A la noche siguiente, bajó en medio de la oscuridad a enviarle su carta a Daldry. Éste la recibió una semana más tarde y nunca le confesó a Alice que él también, al leerla, había llorado.
De regreso a Estambul, Alice ya no tenía sino una idea en la cabeza: encontrar a su hermano. La señora Yilmaz le había confesado que se había ido al cumplir los diecisiete años a probar suerte en Estambul. Rafael la visitaba una vez al año y le escribía de vez en cuando una postal. Se había hecho pescador y pasaba en el mar la mayor parte de su vida, a bordo de grandes atuneros.
Durante el verano, todos los domingos, Alice recorrió los puertos a lo largo del Bósforo. En cuanto atracaba un barco de pesca, se precipitaba hacia el muelle y les pedía a los marinos que bajaban si conocían a un tal Rafael Kachadorian.

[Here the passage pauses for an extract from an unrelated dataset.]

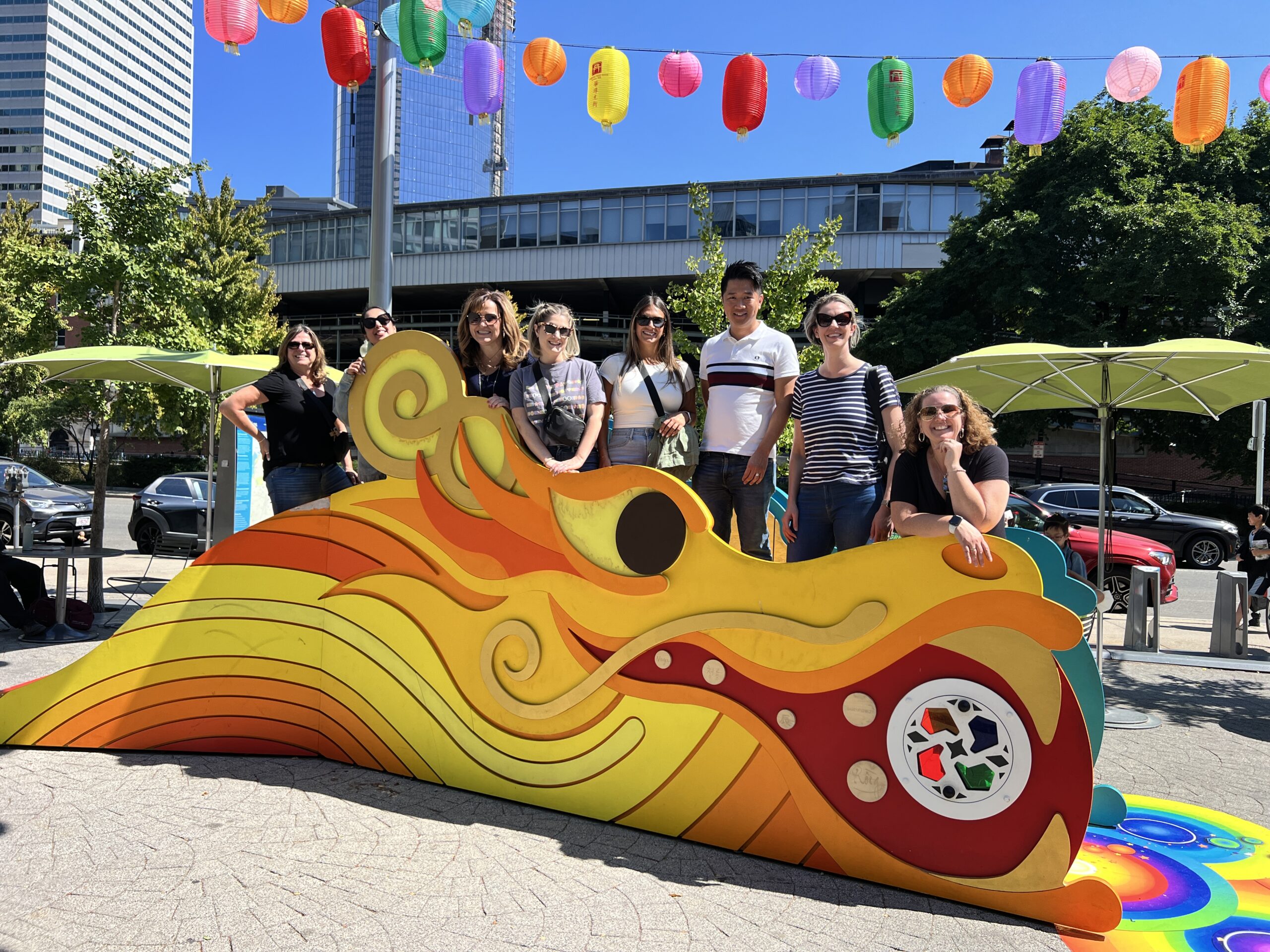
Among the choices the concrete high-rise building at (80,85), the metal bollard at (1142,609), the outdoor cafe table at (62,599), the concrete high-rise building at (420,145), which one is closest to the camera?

Pasaron julio, agosto y septiembre.
Un domingo, aprovechando una noche templada de otoño, Can invitó a Alice a cenar en el pequeño restaurante que tanto le había gustado a Daldry. En esa estación, las mesas se extendían escalonadas a lo largo de la escollera.
En mitad de su conversación, Can dejó de hablar de repente. Le cogió la mano a Alice con una infinita ternura.
—Hay un punto en el que me había equivocado, y otro en el que siempre he tenido razón —añadió.
—Te escucho —dijo Alice burlona.
—Me había equivocado: la amistad entre un hombre y una mujer puede existir de verdad. Se ha convertido en mi amiga, Alice Anusheh Pendelbury.
—¿Y en qué punto siempre has tenido razón? —preguntó Alice, con una sonrisa en los labios.
—Realmente siempre he sido el mejor guía de Estambul —respondió Can con una gran carcajada.
—¡Nunca lo he dudado! —exclamó Alice mientras se le contagiaba el ataque de risa de Can—. Pero ¿por qué me dices eso ahora?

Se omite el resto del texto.